Records contained in a dataset =
--------
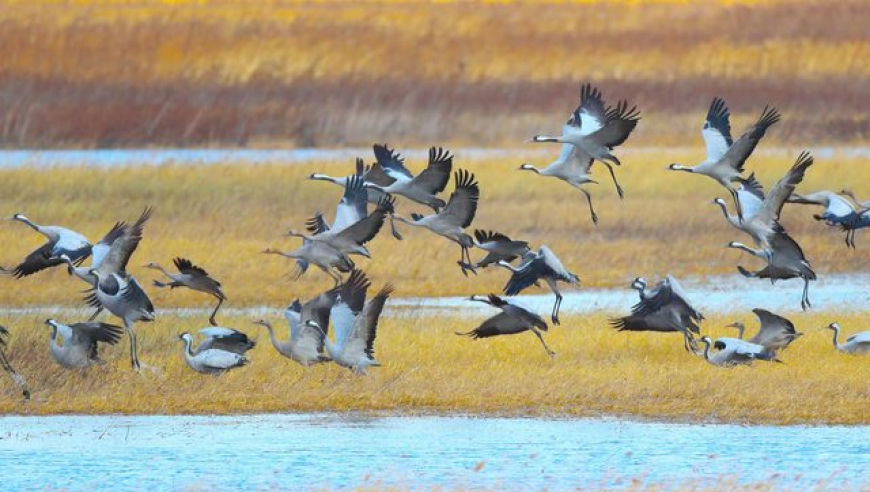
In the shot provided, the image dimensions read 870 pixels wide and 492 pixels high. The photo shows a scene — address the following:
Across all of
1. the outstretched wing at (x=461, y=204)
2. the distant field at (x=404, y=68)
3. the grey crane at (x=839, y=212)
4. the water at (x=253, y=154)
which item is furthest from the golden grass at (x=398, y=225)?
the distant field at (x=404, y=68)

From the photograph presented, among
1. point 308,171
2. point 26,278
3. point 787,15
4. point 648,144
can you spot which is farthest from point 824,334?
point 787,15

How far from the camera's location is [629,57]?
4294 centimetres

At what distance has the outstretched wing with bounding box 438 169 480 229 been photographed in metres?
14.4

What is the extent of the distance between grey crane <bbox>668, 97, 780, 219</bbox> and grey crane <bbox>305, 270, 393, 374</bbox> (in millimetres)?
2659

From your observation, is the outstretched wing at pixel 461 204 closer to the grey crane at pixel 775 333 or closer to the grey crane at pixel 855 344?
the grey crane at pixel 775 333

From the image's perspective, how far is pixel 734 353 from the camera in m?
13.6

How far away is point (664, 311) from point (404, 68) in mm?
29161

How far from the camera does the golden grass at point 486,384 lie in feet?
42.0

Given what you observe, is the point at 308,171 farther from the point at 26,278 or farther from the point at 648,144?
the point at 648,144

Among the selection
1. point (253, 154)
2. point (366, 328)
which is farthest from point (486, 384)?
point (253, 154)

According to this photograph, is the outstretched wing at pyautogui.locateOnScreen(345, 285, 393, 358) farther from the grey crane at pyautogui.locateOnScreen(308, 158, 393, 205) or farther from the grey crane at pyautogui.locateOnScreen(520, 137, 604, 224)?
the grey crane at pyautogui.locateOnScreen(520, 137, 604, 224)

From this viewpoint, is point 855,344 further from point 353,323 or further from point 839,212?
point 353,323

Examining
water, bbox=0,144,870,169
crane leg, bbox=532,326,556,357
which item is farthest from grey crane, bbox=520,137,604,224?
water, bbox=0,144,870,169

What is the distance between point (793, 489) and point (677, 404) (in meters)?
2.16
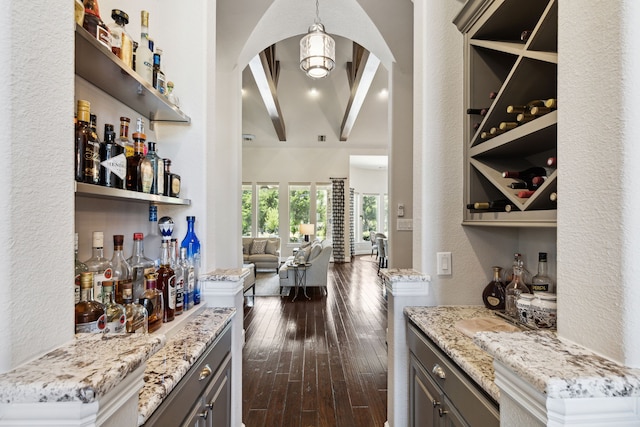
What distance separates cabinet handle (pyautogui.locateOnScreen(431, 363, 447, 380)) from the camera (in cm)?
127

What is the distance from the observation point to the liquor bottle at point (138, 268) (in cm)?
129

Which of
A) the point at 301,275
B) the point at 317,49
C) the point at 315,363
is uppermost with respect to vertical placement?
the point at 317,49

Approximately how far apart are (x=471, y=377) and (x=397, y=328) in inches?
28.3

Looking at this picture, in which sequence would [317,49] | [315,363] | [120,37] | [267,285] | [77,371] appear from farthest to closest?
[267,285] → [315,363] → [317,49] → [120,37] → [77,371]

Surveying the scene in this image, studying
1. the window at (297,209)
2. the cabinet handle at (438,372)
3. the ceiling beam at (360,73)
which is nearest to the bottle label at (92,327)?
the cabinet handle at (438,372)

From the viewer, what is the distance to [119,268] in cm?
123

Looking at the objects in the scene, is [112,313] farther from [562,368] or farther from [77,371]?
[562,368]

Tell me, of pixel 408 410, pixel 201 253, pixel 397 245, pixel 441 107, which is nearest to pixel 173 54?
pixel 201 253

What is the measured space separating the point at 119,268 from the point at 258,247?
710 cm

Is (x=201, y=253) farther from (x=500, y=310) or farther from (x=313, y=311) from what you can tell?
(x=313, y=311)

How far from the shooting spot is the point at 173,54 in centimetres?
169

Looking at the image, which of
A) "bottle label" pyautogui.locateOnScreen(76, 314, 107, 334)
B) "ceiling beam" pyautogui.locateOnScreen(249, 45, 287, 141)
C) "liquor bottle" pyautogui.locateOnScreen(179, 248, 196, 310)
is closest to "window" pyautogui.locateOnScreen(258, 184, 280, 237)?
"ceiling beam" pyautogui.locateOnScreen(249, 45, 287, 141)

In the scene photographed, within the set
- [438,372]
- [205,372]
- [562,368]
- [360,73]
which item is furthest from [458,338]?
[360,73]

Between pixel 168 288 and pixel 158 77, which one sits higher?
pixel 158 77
--------
PROBLEM TO SOLVE = Look above for the line containing "Looking at the image, which of", then transcribe it and all lines after it through the last, exactly and with nothing else.

WRITTEN RESPONSE =
Looking at the image, which of
A) "bottle label" pyautogui.locateOnScreen(76, 314, 107, 334)
B) "ceiling beam" pyautogui.locateOnScreen(249, 45, 287, 141)
C) "liquor bottle" pyautogui.locateOnScreen(179, 248, 196, 310)
is closest to "window" pyautogui.locateOnScreen(258, 184, 280, 237)?
"ceiling beam" pyautogui.locateOnScreen(249, 45, 287, 141)

In the scene photographed, within the set
- [438,372]
- [205,372]
- [562,368]
- [360,73]
which item is furthest from [458,338]?
[360,73]

Between pixel 168 288 and pixel 158 77, which one sits higher?
pixel 158 77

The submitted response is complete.